I stopped a moment to listen to an argument on the Mile End Waste. It was night-time, and they were all workmen of the better class. They had surrounded one of their number, a pleasant-faced man of thirty, and were giving it to him rather heatedly.
“But ’ow about this ’ere cheap immigration?” one of them demanded. “The Jews of Whitechapel, say, a-cutting our throats right along?”
“You can’t blame them,” was the answer. “They’re just like us, and they’ve got to live. Don’t blame the man who offers to work cheaper than you and gets your job.”
“But ’ow about the wife an’ kiddies?” his interlocutor demanded.
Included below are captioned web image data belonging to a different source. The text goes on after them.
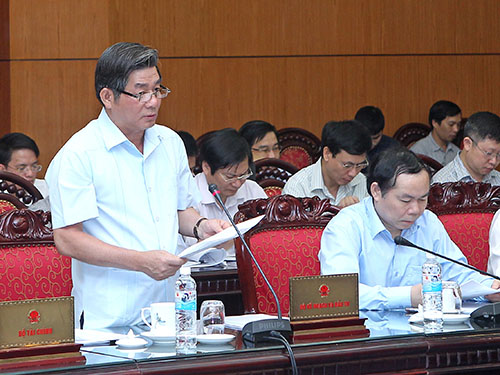 Bộ trưởng Bùi Quang Vinh báo cáo kết quả kinh tế xã hội 4 tháng đầu năm 2014Ảnh: TTXVN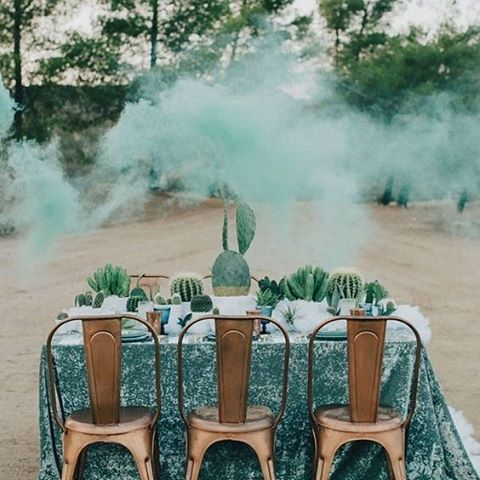 The colour combination of beautiful teal and copper makes for a dramatic yet amazing tablescape #Copper #Teal #TableSetting #WeddingStyling #SmokeBomb #WeddingInspiration #WeddingPlanning #TheBridalCoach #KissesAndCake #KissesAndCakeWeddings | Image: Laura Goldenberger viagreenweddingshoes.com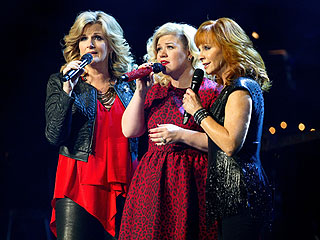 An ER Visit Doesn't Stop Kelly Clarkson from Killing It (and Raising $200K!) in Nashville | Kelly Clarkson, Reba McEntire, Trisha Yearwood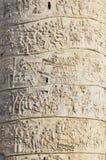 Детали скульптуры на старом римском столбце стоковая фотография rf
“There you are,” came the answer. “How about the wife and kiddies of the man who works cheaper than you and gets your job? Eh? How about his wife and kiddies? He’s more interested in them than in yours, and he can’t see them starve. So he cuts the price of labour and out you go. But you mustn’t blame him, poor devil. He can’t help it. Wages always come down when two men are after the same job. That’s the fault of competition, not of the man who cuts the price.”
“But wyges don’t come down where there’s a union,” the objection was made.
“And there you are again, right on the head. The union cheeks competition among the labourers, but makes it harder where there are no unions. There’s where your cheap labour of Whitechapel comes in. They’re unskilled, and have no unions, and cut each other’s throats, and ours in the bargain, if we don’t belong to a strong union.”
Without going further into the argument, this man on the Mile End Waste pointed the moral that when two men were after the one job wages were bound to fall. Had he gone deeper into the matter, he would have found that even the union, say twenty thousand strong, could not hold up wages if twenty thousand idle men were trying to displace the union men. This is admirably instanced, just now, by the return and disbandment of the soldiers from South Africa. They find themselves, by tens of thousands, in desperate straits in the army of the unemployed. There is a general decline in wages throughout the land, which, giving rise to labour disputes and strikes, is taken advantage of by the unemployed, who gladly pick up the tools thrown down by the strikers.
Sweating, starvation wages, armies of unemployed, and great numbers of the homeless and shelterless are inevitable when there are more men to do work than there is work for men to do. The men and women I have met upon the streets, and in the spikes and pegs, are not there because as a mode of life it may be considered a “soft snap.” I have sufficiently outlined the hardships they undergo to demonstrate that their existence is anything but “soft.”